Did You Dirty
I'm getting control of my Substack. Rather than emailing individual stories, I will go old-school and start sending a weekly newsletter. Hopefully, that will be less annoying.
Calamus Words #1
The View from the Ivory Precipice
On Wednesday, a student came up to me after class, mentioned that he had been in one of my classes last semester, and said “They kind of did you dirty.” That was a little weird. I know the student. He didn’t need to reintroduce himself. I think he just wanted me to realize his assessment was based on more than one piece of evidence.
My students appear to have more critical thinking skills and capacity for compassion than many people give them credit for. That seems important for me to know.
While puzzling over which piece of dirt he was referring to, I’m trying to clean up how I use Substack. For the time being, I will continue writing and publishing to the site, but I will only send weekly-ish (shooting for Fridays) newsletters to subscribers. I check 4 email inboxes all day, every day, and it’s fatiguing.
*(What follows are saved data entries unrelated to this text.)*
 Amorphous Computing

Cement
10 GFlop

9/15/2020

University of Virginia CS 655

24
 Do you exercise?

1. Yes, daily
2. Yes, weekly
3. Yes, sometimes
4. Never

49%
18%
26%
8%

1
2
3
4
I get it.
Email subject lines like this one make me feel jumpy:
Because of this: https://hamlineoracle.com/12236/news/dear-students/
The email is actually from the Minnesota Job Department, an “independent entity […] not associated with the state of Minnesota,” but still, just knock on my door.
Anywho . . . I’m also jumpy because an anonymous blogger messaged me at an email account for a University I work for to tell me there was a typo on the door of my office at an entirely different University I work for. The typo had been fixed long before the blogger contacted me, and they acknowledged that fact later, but I was left with the disconcerting feeling that I was being stalked (I’m not being stalked . . . maybe).
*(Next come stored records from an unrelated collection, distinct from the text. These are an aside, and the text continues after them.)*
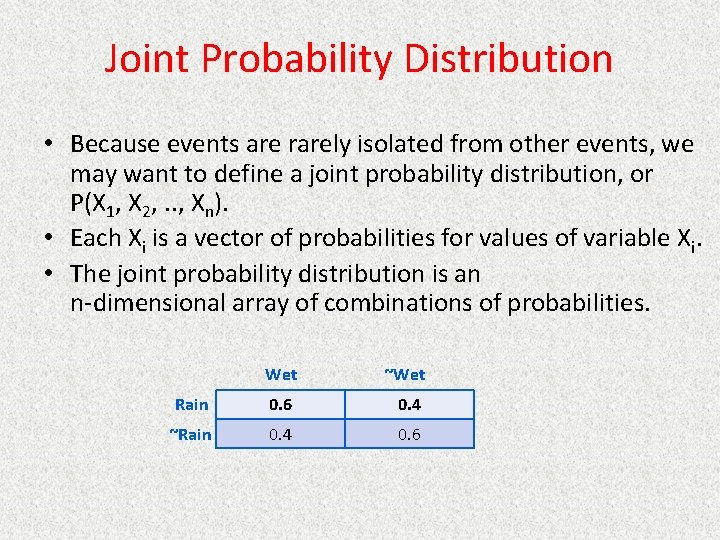 Joint Probability Distribution

• Because events are rarely isolated from other events, we may want to define a joint probability distribution, or $P(X_1, X_2, .., X_n)$.
• Each $X_i$ is a vector of probabilities for values of variable $X_i$.
• The joint probability distribution is an n-dimensional array of combinations of probabilities.

| | Wet | ~Wet |
|---|---|---|
| Rain | 0.6 | 0.4 |
| ~Rain | 0.4 | 0.6 |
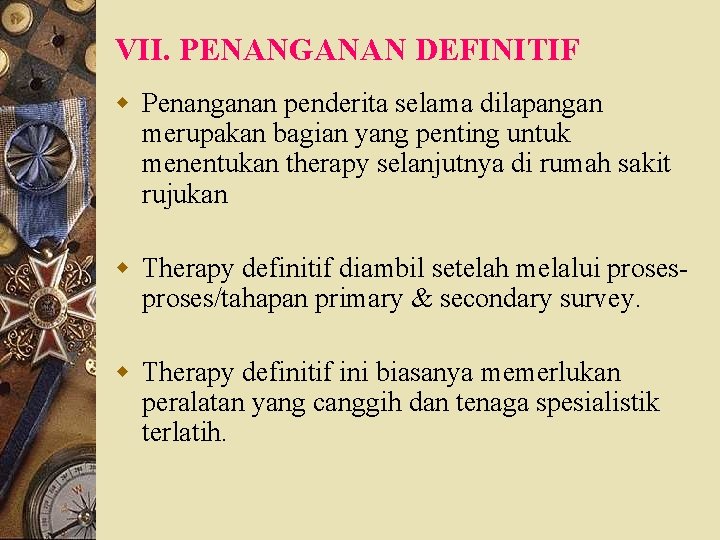 VII. PENANGANAN DEFINITIF

Penanganan penderita selama dilapangan merupakan bagian yang penting untuk menentukan therapy selanjutnya di rumah sakit rujukan

Therapy definitif diambil setelah melalui proses-proses/tahapan primary & secondary survey.

Therapy definitif ini biasanya memerlukan peralatan yang canggih dan tenaga spesialistik terlatih.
How do you know what’s on my door? And why would you feel obligated to tell me about it via a different institution’s system?
Oh, yeah. Oh, dear.
That blogger might at some point come across these things, which might complicate the blog:
The blogger should also read Amna Khalid’s Substack.
Fun Things I’m Enjoying
There actually are some fun things. For one, it looks like I will be in an honest-to-goodness art show. Like in a gallery and stuff. I’ve been tasked with creating a world. The current plan is to reimagine the realities of my amazing Great-Grandmother Ethel and her pony Mischief. I wonder if an AI-Bot could accurately tell me about my family. Or would it think she was riding her pony in outer space, rather than in Montana?
As I was playing around with ideas, I found a ranty story I wrote in 2020, just called “Ethel.” In keeping with my instruction to students to share their writing, I put it on my Substack. I was clearly in some kind of a mood in an election year. What a shock!